New Quant Polling works differently. It models the relationship between demographic features and the outcome itself — think vote choice. That allows us to build a much richer prediction grid. Machine learning methods, when combined with regularization, make this feasible because they can pool information across buckets where traditional weighting methods treat each bucket as largely independent.

Regularization is the key. It means that buckets with little information do not drive the prediction much, while buckets with more data and clearer distinctiveness matter more. This suppresses noise and reduces variance. That is the first big win.

Why We Do Not Want Representative Surveys

This is the part many people find counterintuitive: we do not want a representative survey.

Many people, including people in the industry, immediately ask about toplines: How many Democrats were in the sample? How many African Americans? The concern is understandable. If a sample overrepresents a group with strong preferences, then naïve summaries will be biased.

But that way of thinking belongs to an older polling logic.

No survey is representative of more than one target population. And because surveys are expensive, we almost never want to describe just one population. We want to say something about many populations at once: states, congressional districts, counties, cultural regions, demographic subgroups, and combinations of all of the above.

That means the real goal is not a descriptively representative raw sample. The goal is a sample with enough people in enough buckets to estimate the relationships we care about.

So yes, we want to oversample smaller groups and undersample larger ones. We want the raw sample to be unrepresentative. We use quotas to do that, and those quotas should not simply mimic one target population. In my own work, I use the Penrose method, but the deeper point is broader than any one formula: the sample should be designed to provide information, not to look superficially representative.

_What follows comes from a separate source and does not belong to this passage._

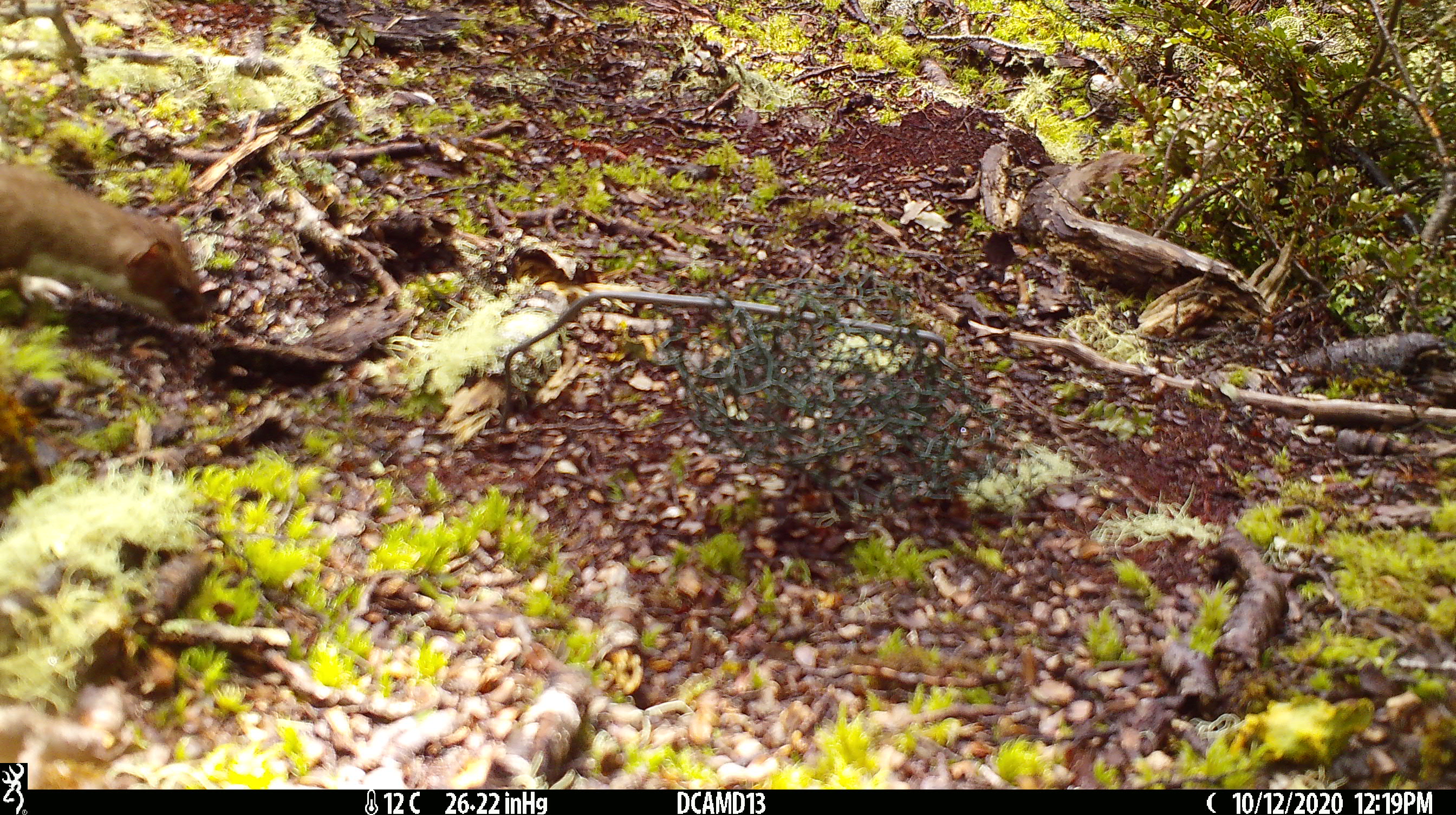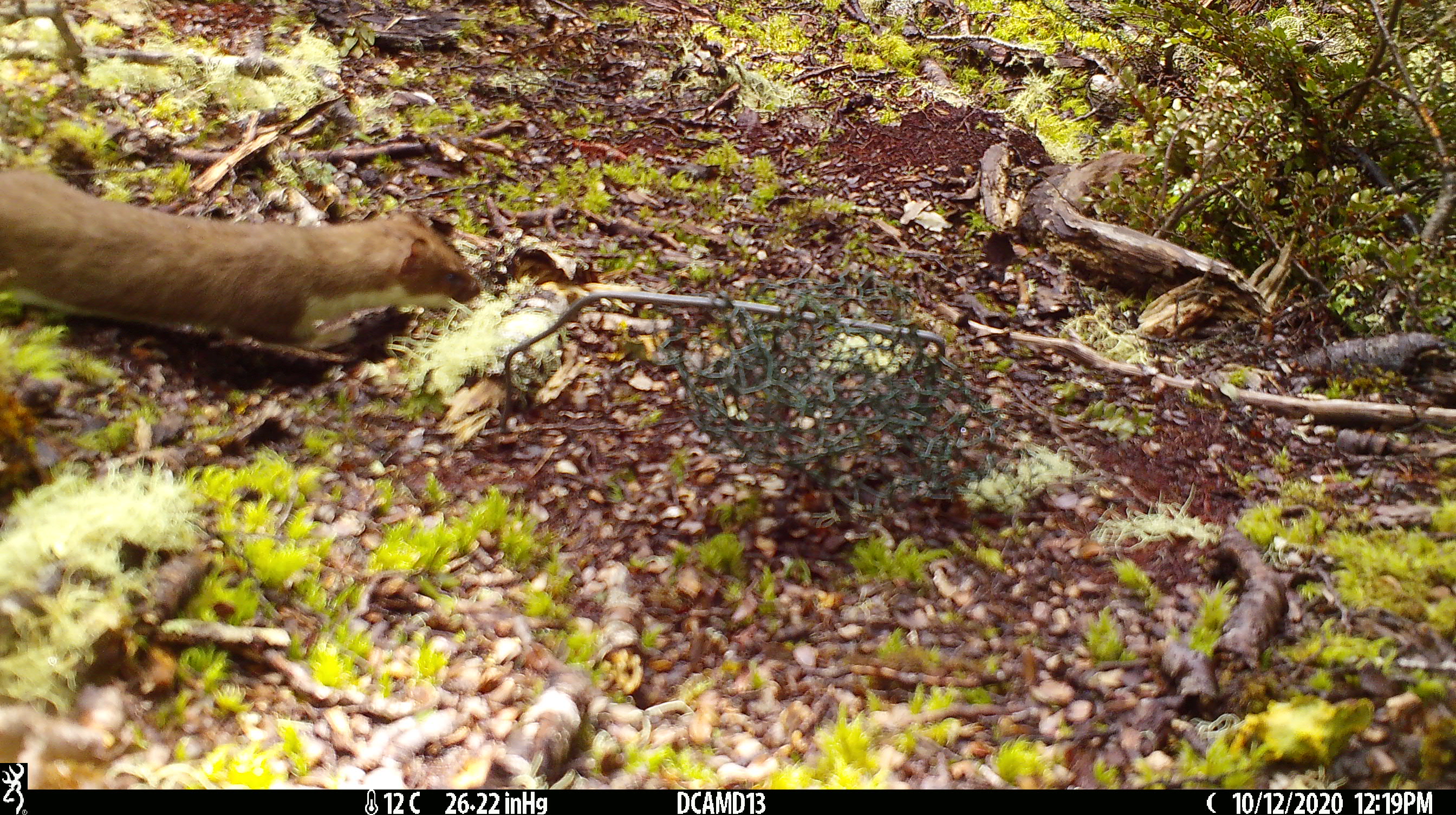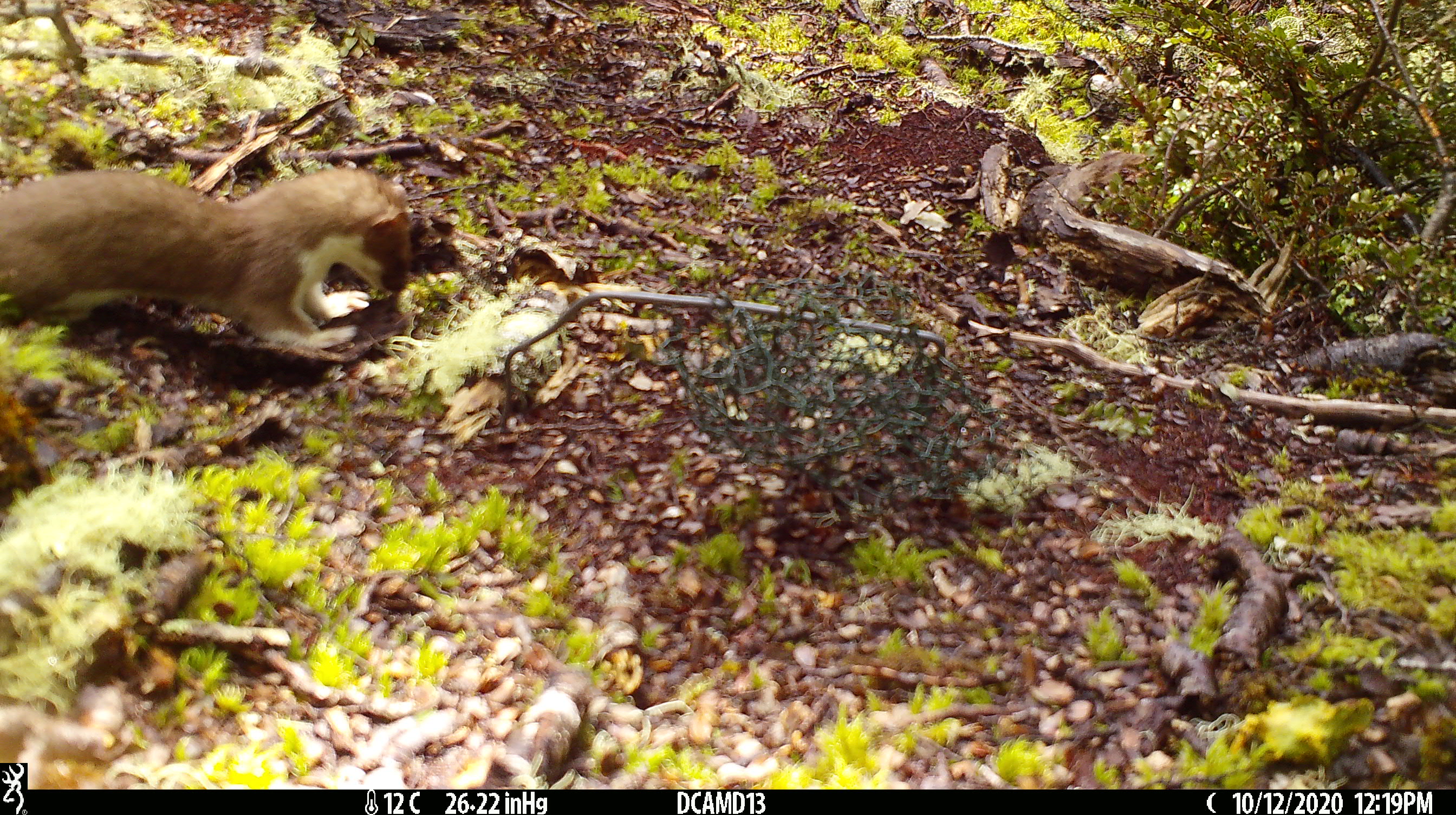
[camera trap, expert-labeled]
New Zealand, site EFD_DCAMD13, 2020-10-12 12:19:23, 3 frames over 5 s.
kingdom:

That is what allows the model to learn how demographic and geographic features relate to outcomes such as vote choice.

To be fair, we also look at toplines a lot. It is a sensible way to examine whether our quota system works, so if that is the intention of those asking for toplines, fair play.

How We get Representative Predictions?

If the raw survey is not representative in the traditional sense, how do we get representative estimates?

By shifting the burden from the sample to the model.

In New Quant Polling, we estimate the probability that each bucket supports a given option — for example, the probability of voting Democratic. We then aggregate from the bucket level up to the population of interest.

To do this well, we need two things. First, we need to know the composition of the population in each geographic unit, ideally using fine-grained census or administrative data. Second, we need estimates of turnout. In my view, turnout modelling is the hardest and most important problem in survey research. This is where the wheat is separated from the chaff.

Once we have population composition and turnout estimates, we can aggregate bucket-level predictions into representative forecasts for counties, states, congressional districts, or the country as a whole.

How this Helps with Non-Response Bias

This approach also helps with non-response bias.

The standard critique is that some types of people simply do not answer surveys, and that this undermines everything. Sometimes that is true. But New Quant Polling makes that problem much less fatal because it allows us to segment the population much more finely.

It is far more believable that non-religious, low-income, non-college, urban, Gen Z white women without party registration are similar to one another across the country than it is to assume that all women, or all young people, are interchangeable. The finer the segmentation, the more plausible the assumption within each bucket becomes.

Even when overall response rates are low, with our sampling technique we still eventually reach at least some respondents from many of these groups. And once we do, the model can learn from them. Unless respondents and non-respondents within the same bucket are still systematically different in ways the model cannot capture, much of the non-response problem can be absorbed by modelling and post-stratification.